__SET PROBLEM__:
Write out, word for word, everything from the line containing "Observing this image, does" down to the end of the lines below.

(Data listing)
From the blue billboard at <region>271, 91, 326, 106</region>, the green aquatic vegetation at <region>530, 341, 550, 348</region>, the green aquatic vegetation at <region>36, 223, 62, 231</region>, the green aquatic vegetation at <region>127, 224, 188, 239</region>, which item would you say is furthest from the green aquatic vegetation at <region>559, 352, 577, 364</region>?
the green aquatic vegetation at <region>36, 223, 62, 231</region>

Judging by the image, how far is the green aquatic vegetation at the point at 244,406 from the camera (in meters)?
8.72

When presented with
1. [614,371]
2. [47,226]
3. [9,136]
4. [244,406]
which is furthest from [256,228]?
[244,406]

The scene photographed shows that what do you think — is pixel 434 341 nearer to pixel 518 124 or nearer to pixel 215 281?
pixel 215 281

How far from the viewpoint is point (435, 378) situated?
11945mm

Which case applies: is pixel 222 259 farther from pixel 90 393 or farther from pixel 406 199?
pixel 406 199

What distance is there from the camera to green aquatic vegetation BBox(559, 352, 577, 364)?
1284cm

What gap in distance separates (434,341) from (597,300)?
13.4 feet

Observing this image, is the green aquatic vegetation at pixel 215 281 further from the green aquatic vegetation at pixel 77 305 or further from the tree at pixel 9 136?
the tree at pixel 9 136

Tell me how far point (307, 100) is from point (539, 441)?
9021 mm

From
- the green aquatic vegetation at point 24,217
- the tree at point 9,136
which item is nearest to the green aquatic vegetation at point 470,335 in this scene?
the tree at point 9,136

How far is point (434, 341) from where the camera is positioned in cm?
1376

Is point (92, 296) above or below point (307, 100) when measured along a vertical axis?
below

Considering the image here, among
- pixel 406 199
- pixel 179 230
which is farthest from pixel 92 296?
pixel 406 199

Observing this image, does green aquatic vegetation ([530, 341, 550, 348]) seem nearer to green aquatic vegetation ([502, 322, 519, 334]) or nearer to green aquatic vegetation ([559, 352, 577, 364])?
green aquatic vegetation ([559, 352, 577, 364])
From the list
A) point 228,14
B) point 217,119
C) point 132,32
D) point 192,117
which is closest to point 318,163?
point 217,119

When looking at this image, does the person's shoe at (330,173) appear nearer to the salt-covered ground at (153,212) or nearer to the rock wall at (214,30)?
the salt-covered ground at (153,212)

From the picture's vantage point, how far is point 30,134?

__RESPONSE TO THE EXERCISE__:
Observing this image, does green aquatic vegetation ([530, 341, 550, 348]) seem nearer to green aquatic vegetation ([502, 322, 519, 334]) or nearer to green aquatic vegetation ([559, 352, 577, 364])?
green aquatic vegetation ([559, 352, 577, 364])
From the list
A) point 228,14
B) point 217,119
C) point 132,32
D) point 192,117
which is closest to point 318,163?
point 217,119

When looking at this image, does the person's shoe at (330,173) appear nearer to the salt-covered ground at (153,212) or nearer to the rock wall at (214,30)?
the salt-covered ground at (153,212)

From the picture's vantage point, how far is point 30,134?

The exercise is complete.